Top of SOURCE PASSAGE

A team of Georgia Tech scientists deploys an ocean robot under the Antarctic ice shelf to explore life in extreme environments. Ben Huruwitz, a first year OSE students working with Dr. Britney Schmidt, tells his story.
“Fun” is not something that one immediately thinks of when thinking of Antarctica. “Cold,” “dry,” and “windy,” perhaps, but not “fun.” But with my first steps on the Ice on our first shuttle ride with Shuttle Bob, it was immediately clear that I was thinking about this all wrong: “fun” is one of the more important things on the Ice.
As a first-year Ph.D. student in the Ocean Science and Engineering program at Georgia Tech, this has been a whirlwind few months. After graduating in May from the University of Maryland with a fresh B.S. in Electrical Enigineering, I spent the long summer days working on an toaster-oven-sized autonomous underwater vehicle (AUV) with the Robotics At Maryland team for the 2017 RoboSub competition before moving down to Atlanta to work on the big fish: a 12-foot long, nine-inch diameter remote-operated vehicle (ROV) ... the Icefin ...
Icefin Ocean Robot
Icefin is a unique and science-enabling hybrid remote-operated and autonomous under-ice vehicle (ROV/AUV) that is modular and field-portable; it is essentially a small, long-range, deep-water under-ice robotic oceanographer. Icefin’s primary capability is surveillance of oceanographic cavity geometry (through sonar mapping), ice properties and ocean conditions around and beneath floating ice. The technology of the Icefin project will enhance the ability for mapping of the sub-shelf environment, add chemical and biological sensors to the physical oceanography capabilities, and make in situ data possible. Use of this platform means that we can dramatically improve the ability to correlate phenomena such as ocean currents, distinct water masses, basal ice melt (and thus influx of fresh water or production of bottom water), ice accretion, distribution of organisms, and sea floor properties and topography, exactly as a future Europan platform would require.

Bottom of SOURCE PASSAGE
Top of INFORMATION GIVEN

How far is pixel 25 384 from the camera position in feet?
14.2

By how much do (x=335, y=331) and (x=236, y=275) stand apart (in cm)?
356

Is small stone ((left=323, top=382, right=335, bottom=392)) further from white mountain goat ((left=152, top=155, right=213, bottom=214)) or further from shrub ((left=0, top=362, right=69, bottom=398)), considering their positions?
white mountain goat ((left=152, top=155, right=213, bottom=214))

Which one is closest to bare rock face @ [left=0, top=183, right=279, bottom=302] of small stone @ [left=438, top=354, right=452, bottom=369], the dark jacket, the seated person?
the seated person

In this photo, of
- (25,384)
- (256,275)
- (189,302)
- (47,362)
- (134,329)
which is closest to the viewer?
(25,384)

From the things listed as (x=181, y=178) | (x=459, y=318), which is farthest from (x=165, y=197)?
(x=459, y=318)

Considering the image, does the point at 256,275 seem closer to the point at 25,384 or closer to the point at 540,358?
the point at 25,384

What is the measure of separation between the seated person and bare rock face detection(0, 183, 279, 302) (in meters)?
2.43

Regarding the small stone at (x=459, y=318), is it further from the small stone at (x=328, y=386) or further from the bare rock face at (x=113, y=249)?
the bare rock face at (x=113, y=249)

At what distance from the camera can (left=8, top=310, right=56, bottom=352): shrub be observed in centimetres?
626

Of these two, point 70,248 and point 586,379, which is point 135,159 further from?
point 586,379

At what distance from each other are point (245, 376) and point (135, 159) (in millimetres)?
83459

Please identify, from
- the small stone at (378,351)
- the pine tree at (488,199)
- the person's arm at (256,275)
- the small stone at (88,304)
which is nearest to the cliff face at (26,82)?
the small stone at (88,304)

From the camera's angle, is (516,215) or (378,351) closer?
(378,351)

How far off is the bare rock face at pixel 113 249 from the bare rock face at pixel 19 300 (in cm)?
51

Bottom of INFORMATION GIVEN
Top of INFORMATION GIVEN

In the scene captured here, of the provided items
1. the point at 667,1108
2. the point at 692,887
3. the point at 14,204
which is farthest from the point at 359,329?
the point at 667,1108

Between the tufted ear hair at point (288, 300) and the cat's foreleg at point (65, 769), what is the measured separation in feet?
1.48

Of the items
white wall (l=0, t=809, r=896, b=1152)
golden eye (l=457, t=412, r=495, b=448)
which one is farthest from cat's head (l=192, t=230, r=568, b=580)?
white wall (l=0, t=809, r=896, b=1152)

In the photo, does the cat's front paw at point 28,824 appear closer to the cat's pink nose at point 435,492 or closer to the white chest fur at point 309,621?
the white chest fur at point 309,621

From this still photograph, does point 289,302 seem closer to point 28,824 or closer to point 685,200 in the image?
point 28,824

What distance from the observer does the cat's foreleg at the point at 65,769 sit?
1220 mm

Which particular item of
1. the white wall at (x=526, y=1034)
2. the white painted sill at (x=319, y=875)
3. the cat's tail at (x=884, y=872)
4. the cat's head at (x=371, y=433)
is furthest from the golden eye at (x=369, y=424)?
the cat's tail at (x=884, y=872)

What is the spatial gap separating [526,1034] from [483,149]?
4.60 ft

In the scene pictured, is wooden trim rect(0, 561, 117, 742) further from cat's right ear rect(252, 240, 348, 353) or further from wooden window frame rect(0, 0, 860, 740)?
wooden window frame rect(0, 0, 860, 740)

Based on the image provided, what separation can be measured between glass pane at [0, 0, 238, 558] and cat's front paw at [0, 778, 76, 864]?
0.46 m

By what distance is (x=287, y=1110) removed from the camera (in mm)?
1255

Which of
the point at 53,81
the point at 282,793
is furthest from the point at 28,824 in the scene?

Bottom of INFORMATION GIVEN

§ **THINGS TO DO**:
[1] In the Icefin article, what are the length and diameter of the Icefin vehicle?
[2] Carry on the Icefin article from the point where it stops, keeping it separate from the data.

§ **WRITTEN RESPONSES**:
[1] It is 12 feet long with a nine-inch diameter.

[2]
Icefin was designed and built at Georgia Tech, under the PI Dr. Britney Schmidt’s startup funds, and is being augmented under a NASA PSTAR grant (RISE UP: PI Schmidt). Icefin’s unique design provides greater capability and improved operational simplicity relative to larger vehicles and leverages technology developed by Georgia Tech (Spears et al 2015). Icefin is optimized by modularity: the vehicle consists of detachable sections containing the thrusters, power and electronics, and a sensor bay. Multiple sensor bays are developed to serve multiple science objectives, maintaining small size and mission science flexibility. As opposed to larger vehicles (e.g. Autosub at 2.2 tons), the relatively small modular Icefin vehicle is designed to deploy through boreholes already drilled to place ocean moorings. Its modular design is robust to failures, allows easy switching of sensors without increasing vehicle size, reduces the assembly time of the vehicle, and provides a simpler mode for disassembly while in the deep field. The vehicle can be customized for each mission, with sensors pointing up or down depending on whether the ice or the sea floor is under study, simply by turning the sensor bay. The first Icefin configuration has been developed and successfully operated in Antarctica in Austral summer 2014 (Spears et al., 2016). Icefin was deployed through the sea ice and through the McMurdo Ice Shelf and successfully collected sonar, imaging, video and water column data.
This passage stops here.